Por la mañana tenía en mi buzón un mensaje de Manuel Minetti, el hijo. No se apellidaba como su padre. Durante el litigio por la herencia, había cambiado su apellido por el de la familia más rica. Su mensaje era muy amable y decía así:
He sabido que hizo usted un trabajo biográfico para mi madre. Mi intención ahora no es entrar en polémicas innecesarias con usted, pero creo que como heredero legal de Diana Minetti tengo derecho a conocer el contenido de ese texto. Espero que comprenda usted mi petición. Atentamente,
Las presiones más directas habían comenzado. Pensé en decirle que nadie tenía ningún interés en ese libro, que me dejase en paz, que yo lo olvidaría también. Ya había tenido bastante con toda esa historia. No podía eternizarme en la puerta de Vargas Llosa. Luego me acordé de quién era ese cabrón del hijo, de lo que le había hecho a Diana. Pensé en que valdría la pena jugar un poco con él, total, al menos quizá podría darle un susto. Le envié por Internet el libro con el siguiente mensaje:
Estimado señor: le adjunto el texto que usted quiere ver. Dos grandes grupos editoriales están interesados en su publicación, debido a su aporte al conocimiento de la historia contemporánea dominicana. Le adelanto que no le gustará lo que va a leer, pero sepa que no es mi intención molestarlo. Yo sólo hago mi trabajo.
Lo envié y me reí por primera vez en varios días. En la pantalla se reflejaban mis dientes ennegrecidos de tabaco, vino y café. A ver si el cabrón se asustaba un poco con eso de los «dos grandes grupos editoriales». Tres días después me llamó Mankiewitz:
– ¿Me podés decir qué has hecho?
– ¿Por qué? ¿Qué pasa?
– El hijo de Diana está desesperado. No sé a qué has jugado, pero está dispuesto a darte cien mil dólares para que no publiques ese libro.
Cien mil dólares.
Cien mil dólares.
$100.000.
– ¿Estás hablando en serio?
– ¿Los aceptarías? Él quiere saber eso de una vez.
Pensé en cómo iba a pagar el siguiente alquiler. Me había bebido el dinero de Javi. No tenía trabajo ni perspectivas y mi libro había pasado por la historia editorial española sin dejar rastros. Cien mil dólares. Como un premio literario. El libro que más dinero me daría en mi vida era el que no publicaría jamás. Cien mil dólares. Un apartamento en el centro de Madrid. No pagar alquiler nunca más. Ser propietario.
– Dile que se ponga en contacto conmigo directamente -respondí-, no voy a hablar contigo.

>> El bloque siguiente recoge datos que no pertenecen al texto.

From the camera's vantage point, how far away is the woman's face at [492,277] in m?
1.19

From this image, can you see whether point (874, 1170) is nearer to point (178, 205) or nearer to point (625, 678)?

Mi conciencia empezó a molestar: yo era igual a todos los que se habían aprovechado de la vida de Diana. No, era peor, porque me estaba aprovechando de su muerte. Traté de aplacar esos pensamientos repitiéndome que ella comprendería, después de todo. El libro era impublicable, no tenía salida, no había nada que hacer, eso estaba fuera de mi control. No era culpa mía que el mundo funcionase así, son leyes de mercado, oferta y demanda, yo siempre fui un liberal. Al contrario, Diana estaría contenta de que, ya que el libro no podía publicarse en ningún caso, al menos yo estafase a su hijo cobrándole por lo inevitable. Era justicia, sí. Yo estaba vengando a Diana.